I have fond and powerful memories of my maternal grandmother.  She is still living, now over 80 years of age, spending most days in front of a television in the commons at the nursing home in the small Ontario farm town that has always been her home.

I remember picking peas with her in a garden that seemed to be bigger than a football field.  I remember the rhubarb patch outside her farmhouse where she would get the materials for pies my father loved.  I remember her Christmas pudding, chocolate pies, and corn.  It was just regular corn but even my own sons have grown up calling her “Great-Grandma-who-makes-the-best-corn.”  It really is a title like that.  I remember how she made quilts with ladies from churches and afghans at home as she watched Hee-Haw on Friday nights when we would arrive from the city.  I remember the Christmas she gave all twenty-four of us grandchildren afghans to take with us into our marriages (even the twelve-year olds) because she was sure she was going to die very soon.  That was fifteen years ago.  I remember how each of us grandchildren would always get a bag of gifts at Christmas, always the same gifts: socks, toothpaste, deodorant, and a box of Cadbury’s chocolate candies — all wrapped by Grandma herself.  I remember how up to only a year ago she always insisted I bend my 6’5″ frame down to her height at less than 5’0″ for a full kiss on the lips (not one of my favorite memories!).  I remember taking my grandmother out for a drive a few years ago and how we went to the cemetery so she could water the flowers she kept growing around my grandfather’s grave stone.  These wonderful memories contribute to the varied tapestry of my identity.
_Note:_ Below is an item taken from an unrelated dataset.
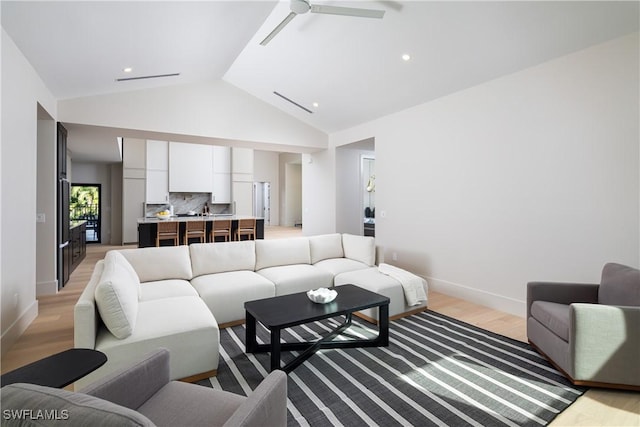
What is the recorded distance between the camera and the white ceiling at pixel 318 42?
9.16 ft

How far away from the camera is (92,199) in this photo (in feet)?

Where would we be without our memories?

My grandmother began to lose her independence about three years ago.  Like many, she didn’t accept this easily.  But the nursing home — a good one — was inevitable.  About two years ago my mother would talk about how Grandma’s memory was slipping.  We sent pictures for recognition sake, and Mom would keep Grandma updated on my family.  We are usually only able to visit Canada once or twice a year, so I expected she would not know who we were anymore.  But for the next two or three visits she did.  She would mention my sons’ names.  She could connect me to my mother.  She remembered details of our history.  She would comment on the fulness of my beard, which really had more to do with the increasing pudginess of the cheeks under my beard.

Then last October, my last visit home, Grandma had no idea who I was.  Mentally, she has deteriorated considerably.  She used to talk about “those people” who would sit down in the commons staring at the television all day, now she does the same.  She is still very pleasant, and not all who suffer from dementia are.  What breaks my heart is the emotion that seemed to grip her the most as we sat in an empty dining room trying to make chit-chat and keep alive the bonds of relationship.  She seemed terrified.  I can only wonder what must have been going through her mind.  Who is this man?  Why are we alone in this dining room?  What is he referring to?  I hurt, not for what I have lost.  I still have those same memories, and her ailments cannot take those away.  I hurt for her, and what she has lost.

Who do we become without our memories?

As I count it, the word “remember” is used eight times in this twenty-one verse section of the second surah.  Allah speaks directly to the Jewish “children of Israel” reminding them of their chosen position, rescue from Egypt, guidance through the Law, provision in the Desert, and protection in Conquest.  We need to recall that Muslims claim Allah is the same God of the Jews and Christians.  The history of the Bible (at least the big events) is assumed in the Qur’an.  After all God has done for the Jews  in the past, will they truly ignore Him now when He speaks to them once again through the Qur’an (2:41)?

As the Qur’an describes it, the key is whether the Jews will “remember.”  If they will not, they will lose their identity.  Fear will engulf them.  Uprooted from the past, they will be unable to trust.

What is it that makes you who you are?  Where have you been?  What has God done to bring you this far?  That we must remember.